• DÉTAILS DE L'EXERCICE
Recopiez à l'identique les enregistrements depuis leur début jusqu'à la ligne contenant « (333,315) → (624,293) → (550,305) », cette ligne comprise.

(Enregistrements issus d'une source de données)

>>>>

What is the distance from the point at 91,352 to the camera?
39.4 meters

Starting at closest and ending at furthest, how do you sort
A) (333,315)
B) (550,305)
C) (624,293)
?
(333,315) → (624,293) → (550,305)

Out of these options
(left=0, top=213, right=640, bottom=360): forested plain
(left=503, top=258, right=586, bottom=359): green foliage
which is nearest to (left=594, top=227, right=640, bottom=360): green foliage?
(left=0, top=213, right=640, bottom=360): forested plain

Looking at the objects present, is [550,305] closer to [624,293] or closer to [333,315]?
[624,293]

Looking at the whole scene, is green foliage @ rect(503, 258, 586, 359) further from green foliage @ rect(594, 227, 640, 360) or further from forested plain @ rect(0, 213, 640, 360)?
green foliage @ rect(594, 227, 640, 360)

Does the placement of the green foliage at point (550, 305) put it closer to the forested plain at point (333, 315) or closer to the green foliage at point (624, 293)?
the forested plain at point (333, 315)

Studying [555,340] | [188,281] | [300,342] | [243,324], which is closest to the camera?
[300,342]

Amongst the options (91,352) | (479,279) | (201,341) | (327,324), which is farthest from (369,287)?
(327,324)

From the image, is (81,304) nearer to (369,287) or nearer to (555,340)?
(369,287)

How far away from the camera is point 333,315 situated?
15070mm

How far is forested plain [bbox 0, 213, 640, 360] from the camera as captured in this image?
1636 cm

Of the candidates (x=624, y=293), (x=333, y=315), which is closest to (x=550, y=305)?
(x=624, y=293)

<<<<

• LA RÉPONSE
What is the distance from the point at 91,352 to the camera?
39.4 meters

Starting at closest and ending at furthest, how do you sort
A) (333,315)
B) (550,305)
C) (624,293)
?
(333,315) → (624,293) → (550,305)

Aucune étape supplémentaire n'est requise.